Locus blinked. He flexed his fingers. "Yeah."


"I just can't fucking believe him," Locus said, roughly gripping a glass of whiskey as a few of his employees watched with rapt attention. This was arguably the most information they had ever heard about either Locus or Felix. "He just does these things and it's like he doesn't even care anymore. He's putting all of our lives on the line so he can-- what, get some dick??"

"That's shitty, man," one of them said, leaning forward to put his elbows on the table. "I mean, I could've told you Felix sucks, but--"

Another one of them slapped him on the arm and he did an exaggerated shrug defensively. "I'm just saying!"

Locus chuckled and took another long swig, ignoring the burn of it. "Yeah, well, you guys just help us and make us look pretty to Hargrove.
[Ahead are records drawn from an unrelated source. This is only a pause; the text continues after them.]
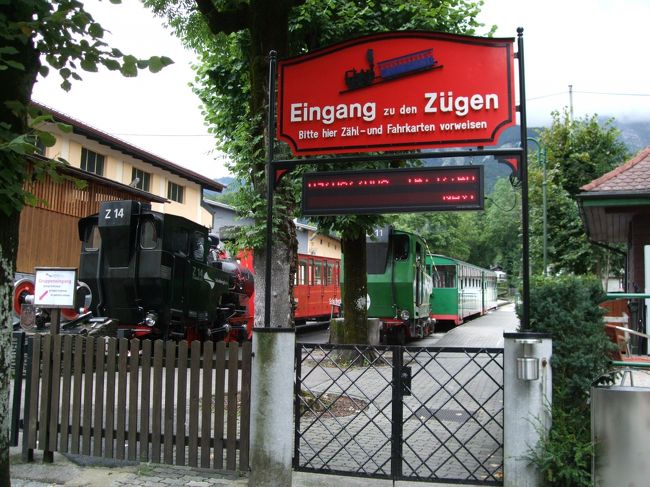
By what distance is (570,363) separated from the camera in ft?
15.5

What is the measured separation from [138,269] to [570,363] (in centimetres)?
875

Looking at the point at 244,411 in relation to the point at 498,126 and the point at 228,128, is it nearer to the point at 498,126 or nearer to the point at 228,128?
the point at 498,126

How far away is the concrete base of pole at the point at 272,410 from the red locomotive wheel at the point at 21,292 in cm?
899

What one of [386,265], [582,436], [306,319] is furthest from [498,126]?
[306,319]

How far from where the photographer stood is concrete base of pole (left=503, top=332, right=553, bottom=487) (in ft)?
15.0

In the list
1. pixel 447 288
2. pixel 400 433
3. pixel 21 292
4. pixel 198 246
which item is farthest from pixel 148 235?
pixel 447 288

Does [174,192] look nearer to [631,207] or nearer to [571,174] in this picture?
[571,174]

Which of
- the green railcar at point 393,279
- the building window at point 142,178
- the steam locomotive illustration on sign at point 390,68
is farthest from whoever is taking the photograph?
the building window at point 142,178

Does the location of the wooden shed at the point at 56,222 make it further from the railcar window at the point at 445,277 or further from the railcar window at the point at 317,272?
the railcar window at the point at 445,277

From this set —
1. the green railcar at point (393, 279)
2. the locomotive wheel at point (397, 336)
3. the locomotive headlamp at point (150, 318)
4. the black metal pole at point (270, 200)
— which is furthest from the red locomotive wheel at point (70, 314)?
the locomotive wheel at point (397, 336)

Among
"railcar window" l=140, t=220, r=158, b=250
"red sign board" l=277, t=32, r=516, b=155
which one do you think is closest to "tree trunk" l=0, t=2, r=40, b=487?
"red sign board" l=277, t=32, r=516, b=155

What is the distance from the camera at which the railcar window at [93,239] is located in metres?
12.2

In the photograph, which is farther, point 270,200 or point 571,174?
point 571,174

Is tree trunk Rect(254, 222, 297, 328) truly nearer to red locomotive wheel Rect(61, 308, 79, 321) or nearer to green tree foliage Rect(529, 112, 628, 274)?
red locomotive wheel Rect(61, 308, 79, 321)
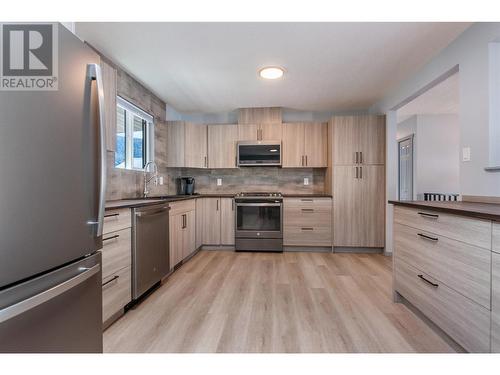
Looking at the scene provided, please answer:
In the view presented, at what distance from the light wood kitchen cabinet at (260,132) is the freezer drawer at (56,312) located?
3.36 m

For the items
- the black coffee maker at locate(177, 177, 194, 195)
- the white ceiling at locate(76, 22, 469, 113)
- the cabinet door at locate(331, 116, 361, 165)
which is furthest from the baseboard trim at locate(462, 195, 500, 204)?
the black coffee maker at locate(177, 177, 194, 195)

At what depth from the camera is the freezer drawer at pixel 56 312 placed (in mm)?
693

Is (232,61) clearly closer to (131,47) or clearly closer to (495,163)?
(131,47)

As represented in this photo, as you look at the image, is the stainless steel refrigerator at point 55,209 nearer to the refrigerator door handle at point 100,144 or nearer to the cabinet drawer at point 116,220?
the refrigerator door handle at point 100,144

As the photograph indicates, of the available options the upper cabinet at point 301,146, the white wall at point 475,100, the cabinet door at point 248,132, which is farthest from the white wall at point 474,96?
the cabinet door at point 248,132

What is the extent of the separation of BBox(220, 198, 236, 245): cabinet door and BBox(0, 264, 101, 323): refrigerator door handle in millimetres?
2969

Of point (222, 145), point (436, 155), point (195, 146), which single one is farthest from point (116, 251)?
point (436, 155)

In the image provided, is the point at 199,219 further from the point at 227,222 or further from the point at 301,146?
the point at 301,146

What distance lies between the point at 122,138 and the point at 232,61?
5.34ft

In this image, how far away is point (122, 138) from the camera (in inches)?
116

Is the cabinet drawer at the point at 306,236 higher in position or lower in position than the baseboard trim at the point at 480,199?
lower

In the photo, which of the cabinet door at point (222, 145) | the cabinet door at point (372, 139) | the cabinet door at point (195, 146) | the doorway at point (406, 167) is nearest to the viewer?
the cabinet door at point (372, 139)
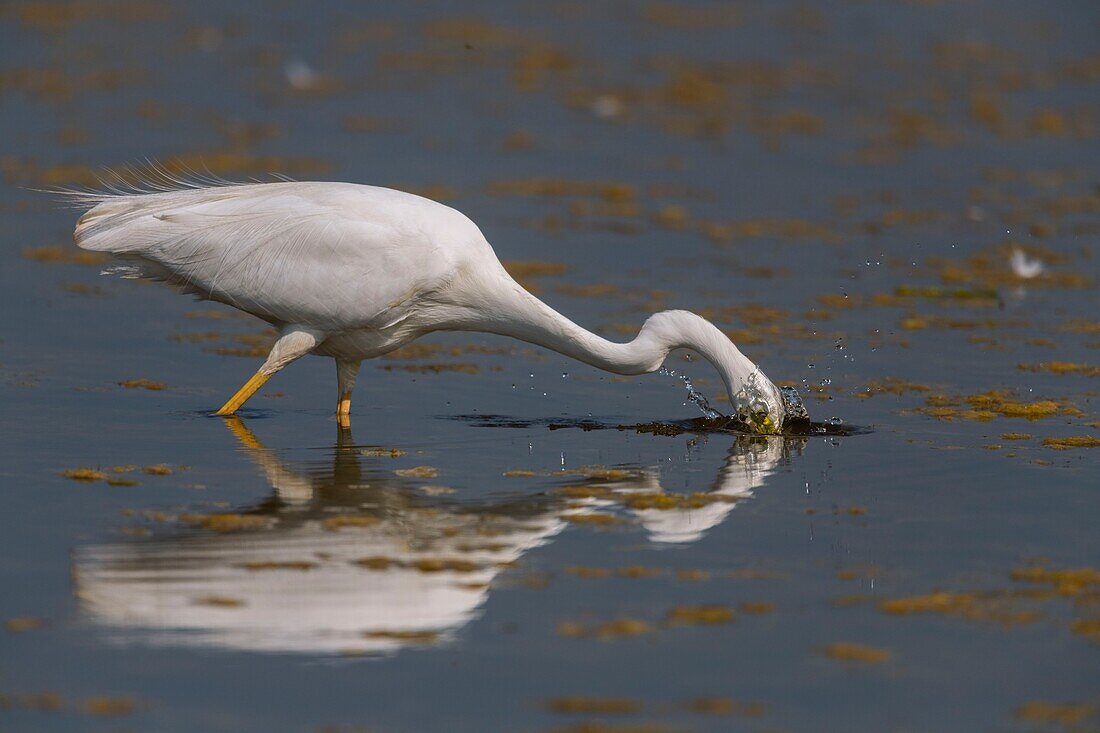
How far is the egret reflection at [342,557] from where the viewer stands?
723 cm

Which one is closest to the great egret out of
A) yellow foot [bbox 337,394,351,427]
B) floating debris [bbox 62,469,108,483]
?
yellow foot [bbox 337,394,351,427]

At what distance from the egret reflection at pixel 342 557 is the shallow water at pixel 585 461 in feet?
0.09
None of you have to be his goddamn babysitter." He shook his head. "I swear to God, he'd get himself killed if I wasn't around."

The same guy looked him up and down incredulously. "So why do it?"

"Yeah, let the bastard die if he's gonna," a third chimed in, laughing a little.

"I dunno," Locus said, carefully wiping sweat from his face. "I loved him once."

There was a gentle ripple of stifled laughter. "And again, I ask how," somebody said, and Locus felt just a little guilty that he didn't know any of their names. But he was really fucking drunk.

"Beats the hell out of me."

The same first guy extended his hand across the table as if to hold Locus's, or even just to ground him with reassurance. "Well, either way, I'm glad that we could be here to help you get it out." He paused and smiled hugely, in a comedic exaggeration of reassurance, and patted the table once while saying, "You're a way cooler and much less scary guy than we all thought."

Locus surprised himself by bursting into laughter, and everyone else was laughing too, and after a while it didn't matter why they were laughing. The guy sitting to his left was really genuine and funny and he kept doing this really cute laugh. Why had Locus never bothered to talk to any of them?

"Hey... can we go talk for a second?"

The guy to his left looked up, surprised, in the middle of listening to something else, but his eyes shined (perhaps from the drink, perhaps not) and he blinked once. "Yeah. Yeah, okay."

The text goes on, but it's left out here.